• Given exercise
Reproduce each of the rows below word for word, leaving out the pictures.

........

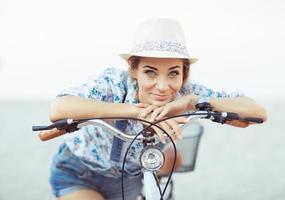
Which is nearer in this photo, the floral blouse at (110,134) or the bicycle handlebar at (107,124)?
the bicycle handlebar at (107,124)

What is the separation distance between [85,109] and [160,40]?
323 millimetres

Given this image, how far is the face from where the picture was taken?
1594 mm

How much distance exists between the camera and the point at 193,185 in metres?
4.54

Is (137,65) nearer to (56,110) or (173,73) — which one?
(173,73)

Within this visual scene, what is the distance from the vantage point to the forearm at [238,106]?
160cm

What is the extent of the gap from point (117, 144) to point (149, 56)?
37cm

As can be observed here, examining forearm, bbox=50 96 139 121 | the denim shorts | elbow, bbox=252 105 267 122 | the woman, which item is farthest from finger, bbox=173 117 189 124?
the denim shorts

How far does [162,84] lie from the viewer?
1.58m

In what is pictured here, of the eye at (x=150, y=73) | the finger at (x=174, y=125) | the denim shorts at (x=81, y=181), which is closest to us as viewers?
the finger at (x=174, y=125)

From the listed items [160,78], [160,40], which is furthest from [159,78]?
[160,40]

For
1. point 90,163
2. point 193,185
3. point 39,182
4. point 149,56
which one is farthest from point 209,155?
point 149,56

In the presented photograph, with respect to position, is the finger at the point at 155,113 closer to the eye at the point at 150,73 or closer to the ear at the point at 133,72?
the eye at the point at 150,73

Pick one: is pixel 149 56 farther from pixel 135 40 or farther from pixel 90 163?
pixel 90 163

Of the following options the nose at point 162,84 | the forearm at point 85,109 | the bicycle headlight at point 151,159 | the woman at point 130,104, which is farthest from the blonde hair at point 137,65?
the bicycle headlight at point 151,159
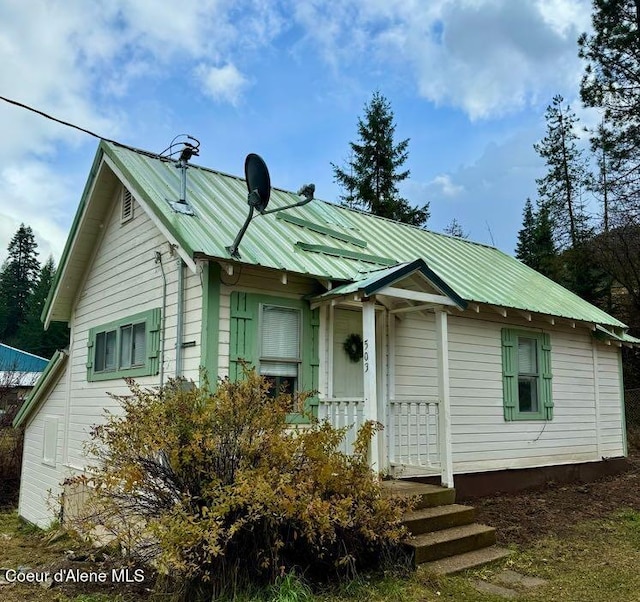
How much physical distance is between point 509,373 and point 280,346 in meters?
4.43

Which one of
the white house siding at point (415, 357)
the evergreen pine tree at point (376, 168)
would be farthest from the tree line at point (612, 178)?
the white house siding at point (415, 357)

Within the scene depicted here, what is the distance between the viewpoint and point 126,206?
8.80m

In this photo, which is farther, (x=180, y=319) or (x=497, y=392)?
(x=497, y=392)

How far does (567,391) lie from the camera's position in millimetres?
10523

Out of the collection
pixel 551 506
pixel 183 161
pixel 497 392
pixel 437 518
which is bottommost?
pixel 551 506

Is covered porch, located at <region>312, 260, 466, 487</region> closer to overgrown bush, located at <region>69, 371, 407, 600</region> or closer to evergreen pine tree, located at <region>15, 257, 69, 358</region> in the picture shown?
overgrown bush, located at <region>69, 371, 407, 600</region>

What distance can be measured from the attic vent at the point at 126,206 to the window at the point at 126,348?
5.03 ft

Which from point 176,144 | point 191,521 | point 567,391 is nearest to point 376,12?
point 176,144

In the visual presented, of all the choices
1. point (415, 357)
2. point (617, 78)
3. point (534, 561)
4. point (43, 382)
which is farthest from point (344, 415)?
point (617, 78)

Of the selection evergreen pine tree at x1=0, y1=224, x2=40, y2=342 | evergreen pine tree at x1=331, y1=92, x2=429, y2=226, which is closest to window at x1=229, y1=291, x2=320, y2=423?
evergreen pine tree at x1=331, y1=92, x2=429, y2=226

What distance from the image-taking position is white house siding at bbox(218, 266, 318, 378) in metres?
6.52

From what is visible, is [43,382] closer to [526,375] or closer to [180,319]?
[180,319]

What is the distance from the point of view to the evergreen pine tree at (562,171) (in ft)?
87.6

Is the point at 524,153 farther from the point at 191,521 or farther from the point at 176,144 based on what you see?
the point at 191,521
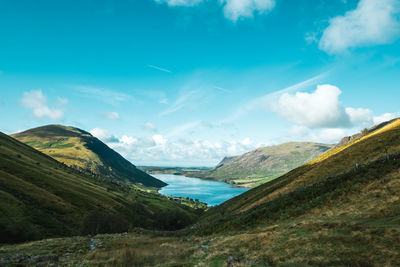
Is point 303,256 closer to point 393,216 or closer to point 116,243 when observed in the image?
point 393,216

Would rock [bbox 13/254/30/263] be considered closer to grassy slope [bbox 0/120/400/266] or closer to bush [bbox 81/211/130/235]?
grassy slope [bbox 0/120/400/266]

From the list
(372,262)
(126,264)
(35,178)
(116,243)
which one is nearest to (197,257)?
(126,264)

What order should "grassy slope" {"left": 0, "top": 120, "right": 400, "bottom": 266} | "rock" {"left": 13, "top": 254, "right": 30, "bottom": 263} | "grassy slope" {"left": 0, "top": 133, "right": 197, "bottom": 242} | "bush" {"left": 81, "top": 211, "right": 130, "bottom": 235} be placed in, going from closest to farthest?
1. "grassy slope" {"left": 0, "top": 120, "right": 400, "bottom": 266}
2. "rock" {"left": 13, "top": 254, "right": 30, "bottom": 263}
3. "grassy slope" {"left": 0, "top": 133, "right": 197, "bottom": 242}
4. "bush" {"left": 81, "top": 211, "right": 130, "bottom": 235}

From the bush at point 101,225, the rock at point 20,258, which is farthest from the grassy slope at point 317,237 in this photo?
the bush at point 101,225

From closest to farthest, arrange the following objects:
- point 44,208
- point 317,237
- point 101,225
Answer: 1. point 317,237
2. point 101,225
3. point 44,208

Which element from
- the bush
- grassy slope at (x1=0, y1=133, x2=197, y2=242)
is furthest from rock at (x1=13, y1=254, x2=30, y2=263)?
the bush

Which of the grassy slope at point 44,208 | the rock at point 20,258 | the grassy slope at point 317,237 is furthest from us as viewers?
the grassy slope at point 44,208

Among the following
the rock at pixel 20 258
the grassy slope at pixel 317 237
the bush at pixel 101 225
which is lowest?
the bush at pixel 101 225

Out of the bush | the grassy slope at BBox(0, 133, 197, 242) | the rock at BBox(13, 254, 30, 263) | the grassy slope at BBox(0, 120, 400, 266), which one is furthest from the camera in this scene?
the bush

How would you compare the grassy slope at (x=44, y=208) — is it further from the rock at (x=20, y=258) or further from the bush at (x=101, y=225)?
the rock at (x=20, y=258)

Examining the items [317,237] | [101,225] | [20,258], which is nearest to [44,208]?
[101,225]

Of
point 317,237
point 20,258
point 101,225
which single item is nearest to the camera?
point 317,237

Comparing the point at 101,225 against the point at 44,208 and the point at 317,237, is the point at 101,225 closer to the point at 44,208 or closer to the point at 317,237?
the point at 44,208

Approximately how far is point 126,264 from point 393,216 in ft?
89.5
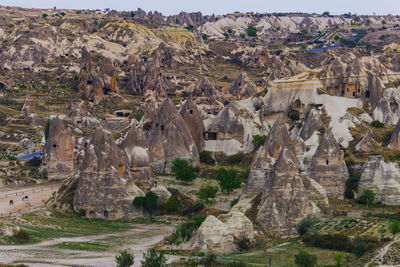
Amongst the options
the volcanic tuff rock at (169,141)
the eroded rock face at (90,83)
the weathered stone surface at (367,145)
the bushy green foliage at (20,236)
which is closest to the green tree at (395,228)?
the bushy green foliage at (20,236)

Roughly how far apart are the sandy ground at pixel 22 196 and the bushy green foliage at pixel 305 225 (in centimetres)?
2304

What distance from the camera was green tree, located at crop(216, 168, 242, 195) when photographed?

........

• Correct answer
Which is nearer in this photo, the floral blouse at (110,134) or the bicycle handlebar at (107,124)?
the bicycle handlebar at (107,124)

What is the separation distance between [85,109] and [160,40]?
323 millimetres

Given this image, how far is the face from where the picture was taken?
1594 mm

How much distance exists between the camera and the point at 193,185 in metres?
4.54

Is (137,65) nearer to (56,110) or (173,73) — which one?
(173,73)

Within this visual scene, what is the distance from the vantage point to the forearm at [238,106]?
160cm

What is the extent of the gap from point (117, 144) to point (149, 56)?
37cm

As can be observed here, examining forearm, bbox=50 96 139 121 | the denim shorts | elbow, bbox=252 105 267 122 | the woman, which item is farthest from finger, bbox=173 117 189 124?
the denim shorts

How far does [162,84] lie from the viewer?
1.58m

In what is pictured here, of the eye at (x=150, y=73) | the finger at (x=174, y=125) | the denim shorts at (x=81, y=181), which is closest to us as viewers?
the finger at (x=174, y=125)

From the listed items [160,78], [160,40], which is furthest from [159,78]?
[160,40]

For
1. point 90,163
2. point 193,185
3. point 39,182
4. point 149,56
which one is farthest from point 209,155?
point 149,56

In the presented photograph, with respect to position, is the finger at the point at 155,113 closer to the eye at the point at 150,73 or closer to the ear at the point at 133,72?
the eye at the point at 150,73

Pick one: is pixel 149 56 farther from pixel 135 40 or farther from pixel 90 163?
pixel 90 163

Of the following options the nose at point 162,84 | the forearm at point 85,109 | the bicycle headlight at point 151,159 | the woman at point 130,104, which is farthest from the blonde hair at point 137,65?
the bicycle headlight at point 151,159
How much physical distance is between point 509,373 and point 280,346 in meters?
4.43

Which one of
the white house siding at point (415, 357)
the evergreen pine tree at point (376, 168)
would be farthest from the tree line at point (612, 178)?
the white house siding at point (415, 357)

Within the scene depicted here, what is the distance between the viewpoint and point 126,206?
8.80m

In this photo, which is farther, (x=180, y=319) or (x=497, y=392)?
(x=497, y=392)

How far does (567,391) lie from the camera's position in millimetres?
10523

Out of the collection
pixel 551 506
pixel 183 161
pixel 497 392
pixel 437 518
which is bottommost?
pixel 551 506

Is covered porch, located at <region>312, 260, 466, 487</region> closer to overgrown bush, located at <region>69, 371, 407, 600</region> or closer to evergreen pine tree, located at <region>15, 257, 69, 358</region> in the picture shown?
overgrown bush, located at <region>69, 371, 407, 600</region>

What distance can be measured from the attic vent at the point at 126,206 to the window at the point at 126,348?
5.03 ft

Which from point 176,144 | point 191,521 | point 567,391 is nearest to point 376,12?
point 176,144

In the visual presented, of all the choices
1. point (415, 357)
2. point (617, 78)
3. point (534, 561)
4. point (43, 382)
which is farthest from point (344, 415)?
point (617, 78)

Of the selection evergreen pine tree at x1=0, y1=224, x2=40, y2=342 | evergreen pine tree at x1=331, y1=92, x2=429, y2=226, which is closest to window at x1=229, y1=291, x2=320, y2=423?
evergreen pine tree at x1=331, y1=92, x2=429, y2=226

What distance from the image-taking position is white house siding at bbox(218, 266, 318, 378) in metres?
6.52

From what is visible, is [43,382] closer to [526,375] or closer to [180,319]?
[180,319]

What is the distance from the point of view to the evergreen pine tree at (562,171) (in ft)?
87.6

Is the point at 524,153 farther from the point at 191,521 or farther from the point at 176,144 based on what you see?
the point at 191,521
Is point 303,256 closer to point 393,216 or closer to point 116,243 when observed in the image?
point 393,216

Would rock [bbox 13/254/30/263] be considered closer to grassy slope [bbox 0/120/400/266] or closer to bush [bbox 81/211/130/235]?
grassy slope [bbox 0/120/400/266]

From the list
(372,262)
(126,264)
(35,178)
(116,243)
which one is nearest to (197,257)?
(126,264)

What order should "grassy slope" {"left": 0, "top": 120, "right": 400, "bottom": 266} | "rock" {"left": 13, "top": 254, "right": 30, "bottom": 263} | "grassy slope" {"left": 0, "top": 133, "right": 197, "bottom": 242} | "bush" {"left": 81, "top": 211, "right": 130, "bottom": 235} be placed in, going from closest to farthest?
1. "grassy slope" {"left": 0, "top": 120, "right": 400, "bottom": 266}
2. "rock" {"left": 13, "top": 254, "right": 30, "bottom": 263}
3. "grassy slope" {"left": 0, "top": 133, "right": 197, "bottom": 242}
4. "bush" {"left": 81, "top": 211, "right": 130, "bottom": 235}

From the bush at point 101,225, the rock at point 20,258, which is farthest from the grassy slope at point 317,237 in this photo?
the bush at point 101,225

From closest to farthest, arrange the following objects:
- point 44,208
- point 317,237
- point 101,225
Answer: 1. point 317,237
2. point 101,225
3. point 44,208

Which element from
- the bush
- grassy slope at (x1=0, y1=133, x2=197, y2=242)
is furthest from rock at (x1=13, y1=254, x2=30, y2=263)?
the bush

Which of the grassy slope at point 44,208 | the rock at point 20,258 | the grassy slope at point 317,237 is furthest from us as viewers?
the grassy slope at point 44,208

Among the following
the rock at pixel 20 258
the grassy slope at pixel 317 237
the bush at pixel 101 225
which is lowest?
the bush at pixel 101 225

Out of the bush | the grassy slope at BBox(0, 133, 197, 242) | the rock at BBox(13, 254, 30, 263) | the grassy slope at BBox(0, 120, 400, 266), which one is furthest from the camera in this scene?
the bush

How would you compare the grassy slope at (x=44, y=208) — is it further from the rock at (x=20, y=258) or further from the bush at (x=101, y=225)?
the rock at (x=20, y=258)

Examining the items [317,237] | [101,225] | [20,258], which is nearest to [44,208]?
[101,225]

Of
point 317,237
point 20,258
point 101,225
which single item is nearest to the camera?
point 317,237

Comparing the point at 101,225 against the point at 44,208 and the point at 317,237, is the point at 101,225 closer to the point at 44,208 or closer to the point at 317,237?
the point at 44,208

Approximately how far is point 126,264 from point 393,216 in ft?
89.5
Amongst the options
the volcanic tuff rock at (169,141)
the eroded rock face at (90,83)
the weathered stone surface at (367,145)
the bushy green foliage at (20,236)
which is closest to the green tree at (395,228)?
the bushy green foliage at (20,236)

Roughly how far apart are the sandy ground at pixel 22 196 and the bushy green foliage at pixel 305 225 (in centimetres)?
2304

What distance from the camera was green tree, located at crop(216, 168, 242, 195) when photographed?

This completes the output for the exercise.